[Scraped caption text data]

★ ★ ★

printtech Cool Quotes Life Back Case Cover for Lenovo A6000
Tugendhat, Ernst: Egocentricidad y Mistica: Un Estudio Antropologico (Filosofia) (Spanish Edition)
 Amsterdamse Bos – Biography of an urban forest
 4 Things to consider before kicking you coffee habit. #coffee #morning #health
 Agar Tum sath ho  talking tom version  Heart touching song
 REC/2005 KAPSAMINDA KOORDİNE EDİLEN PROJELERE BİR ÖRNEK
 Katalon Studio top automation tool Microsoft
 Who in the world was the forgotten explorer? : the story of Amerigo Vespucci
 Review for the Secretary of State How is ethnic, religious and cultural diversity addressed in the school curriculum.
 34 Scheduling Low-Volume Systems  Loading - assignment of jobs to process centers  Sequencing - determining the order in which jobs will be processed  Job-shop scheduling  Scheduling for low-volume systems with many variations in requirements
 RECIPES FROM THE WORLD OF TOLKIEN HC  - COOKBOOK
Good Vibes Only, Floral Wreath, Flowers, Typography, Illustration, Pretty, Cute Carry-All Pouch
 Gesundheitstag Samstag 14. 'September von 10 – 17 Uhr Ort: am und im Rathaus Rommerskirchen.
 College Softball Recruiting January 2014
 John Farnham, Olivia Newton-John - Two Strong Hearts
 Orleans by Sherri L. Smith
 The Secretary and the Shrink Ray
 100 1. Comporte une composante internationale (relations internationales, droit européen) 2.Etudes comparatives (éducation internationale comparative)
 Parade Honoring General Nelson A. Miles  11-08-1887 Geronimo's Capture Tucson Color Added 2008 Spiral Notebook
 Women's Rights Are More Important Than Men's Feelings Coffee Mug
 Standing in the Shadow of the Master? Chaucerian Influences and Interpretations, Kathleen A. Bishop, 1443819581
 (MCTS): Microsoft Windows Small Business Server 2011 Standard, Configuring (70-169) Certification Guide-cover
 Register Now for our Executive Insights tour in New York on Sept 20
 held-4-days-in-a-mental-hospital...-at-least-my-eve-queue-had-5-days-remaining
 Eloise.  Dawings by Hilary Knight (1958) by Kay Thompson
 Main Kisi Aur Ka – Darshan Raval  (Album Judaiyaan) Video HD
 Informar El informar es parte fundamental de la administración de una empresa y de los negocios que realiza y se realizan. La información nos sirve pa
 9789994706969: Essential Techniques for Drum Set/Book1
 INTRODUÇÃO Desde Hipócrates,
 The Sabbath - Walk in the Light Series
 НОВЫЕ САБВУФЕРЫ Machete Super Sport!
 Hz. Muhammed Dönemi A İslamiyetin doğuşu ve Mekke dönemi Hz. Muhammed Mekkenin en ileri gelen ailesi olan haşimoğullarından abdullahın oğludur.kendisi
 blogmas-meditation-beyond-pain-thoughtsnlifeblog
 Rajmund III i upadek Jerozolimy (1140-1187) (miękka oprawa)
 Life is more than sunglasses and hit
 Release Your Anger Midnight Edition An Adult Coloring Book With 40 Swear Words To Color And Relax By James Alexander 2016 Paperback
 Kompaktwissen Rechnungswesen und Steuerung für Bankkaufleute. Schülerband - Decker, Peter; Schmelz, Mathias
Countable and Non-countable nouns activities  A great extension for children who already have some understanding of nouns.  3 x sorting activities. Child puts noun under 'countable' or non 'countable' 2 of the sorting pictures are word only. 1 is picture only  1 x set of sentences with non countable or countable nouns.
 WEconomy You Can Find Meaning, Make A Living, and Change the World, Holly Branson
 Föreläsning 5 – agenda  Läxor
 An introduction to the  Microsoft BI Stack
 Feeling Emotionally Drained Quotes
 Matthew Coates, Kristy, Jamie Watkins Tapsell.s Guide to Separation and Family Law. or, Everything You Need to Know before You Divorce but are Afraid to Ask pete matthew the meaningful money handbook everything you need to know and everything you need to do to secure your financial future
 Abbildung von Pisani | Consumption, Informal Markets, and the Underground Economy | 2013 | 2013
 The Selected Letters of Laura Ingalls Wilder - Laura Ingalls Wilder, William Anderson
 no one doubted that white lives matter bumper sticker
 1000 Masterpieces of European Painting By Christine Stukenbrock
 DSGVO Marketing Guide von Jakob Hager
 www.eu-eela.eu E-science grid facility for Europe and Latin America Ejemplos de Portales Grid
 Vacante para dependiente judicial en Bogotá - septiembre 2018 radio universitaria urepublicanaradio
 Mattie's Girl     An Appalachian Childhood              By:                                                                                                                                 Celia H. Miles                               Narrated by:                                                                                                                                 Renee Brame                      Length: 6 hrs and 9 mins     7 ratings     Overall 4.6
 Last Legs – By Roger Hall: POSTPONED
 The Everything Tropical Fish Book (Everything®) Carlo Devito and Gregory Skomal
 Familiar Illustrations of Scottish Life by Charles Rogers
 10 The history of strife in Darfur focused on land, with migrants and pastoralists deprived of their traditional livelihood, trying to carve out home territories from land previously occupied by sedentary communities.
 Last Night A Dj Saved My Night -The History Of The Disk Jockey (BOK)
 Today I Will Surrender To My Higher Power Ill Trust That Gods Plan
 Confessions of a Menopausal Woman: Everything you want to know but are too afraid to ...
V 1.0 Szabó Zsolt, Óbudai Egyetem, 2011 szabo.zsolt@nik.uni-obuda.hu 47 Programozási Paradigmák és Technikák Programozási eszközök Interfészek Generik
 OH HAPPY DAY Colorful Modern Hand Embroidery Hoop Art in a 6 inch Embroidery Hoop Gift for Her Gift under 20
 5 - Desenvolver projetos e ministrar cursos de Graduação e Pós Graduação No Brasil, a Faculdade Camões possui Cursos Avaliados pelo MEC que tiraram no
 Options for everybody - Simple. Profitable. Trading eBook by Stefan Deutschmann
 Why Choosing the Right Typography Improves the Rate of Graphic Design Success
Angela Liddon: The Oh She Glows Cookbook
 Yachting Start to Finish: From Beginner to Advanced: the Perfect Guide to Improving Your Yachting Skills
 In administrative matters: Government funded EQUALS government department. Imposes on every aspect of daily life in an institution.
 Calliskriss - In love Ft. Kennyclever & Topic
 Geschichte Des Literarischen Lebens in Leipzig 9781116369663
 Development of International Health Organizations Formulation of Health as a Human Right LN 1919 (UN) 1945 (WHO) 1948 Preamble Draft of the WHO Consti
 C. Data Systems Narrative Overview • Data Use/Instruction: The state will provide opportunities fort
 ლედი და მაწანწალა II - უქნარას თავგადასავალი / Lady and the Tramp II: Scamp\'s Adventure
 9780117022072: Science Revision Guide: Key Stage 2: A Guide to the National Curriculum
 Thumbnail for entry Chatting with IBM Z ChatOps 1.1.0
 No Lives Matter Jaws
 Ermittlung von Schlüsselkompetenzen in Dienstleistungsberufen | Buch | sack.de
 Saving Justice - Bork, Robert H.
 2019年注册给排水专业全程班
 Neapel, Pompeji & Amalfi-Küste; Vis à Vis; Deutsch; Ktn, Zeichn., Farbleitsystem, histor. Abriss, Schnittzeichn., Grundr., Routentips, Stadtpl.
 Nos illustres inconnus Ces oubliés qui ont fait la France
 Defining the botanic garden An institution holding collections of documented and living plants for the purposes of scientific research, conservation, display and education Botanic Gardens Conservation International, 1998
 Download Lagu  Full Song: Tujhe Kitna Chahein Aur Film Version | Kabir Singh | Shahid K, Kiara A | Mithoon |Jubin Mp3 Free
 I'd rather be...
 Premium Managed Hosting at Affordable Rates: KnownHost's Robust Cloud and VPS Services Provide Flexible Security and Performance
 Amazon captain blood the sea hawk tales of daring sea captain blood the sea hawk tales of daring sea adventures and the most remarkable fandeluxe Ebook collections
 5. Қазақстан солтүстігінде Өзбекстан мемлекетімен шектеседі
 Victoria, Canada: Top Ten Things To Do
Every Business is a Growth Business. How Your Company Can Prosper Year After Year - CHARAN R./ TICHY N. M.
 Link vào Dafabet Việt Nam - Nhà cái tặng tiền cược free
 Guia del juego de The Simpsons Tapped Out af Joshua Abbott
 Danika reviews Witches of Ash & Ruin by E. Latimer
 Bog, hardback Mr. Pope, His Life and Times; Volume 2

★ ★ ★

What is wanted is the line containing "Guia del juego" and every line after it through the last line of the entries, printed exactly.

 Guia del juego de The Simpsons Tapped Out af Joshua Abbott
 Danika reviews Witches of Ash & Ruin by E. Latimer
 Bog, hardback Mr. Pope, His Life and Times; Volume 2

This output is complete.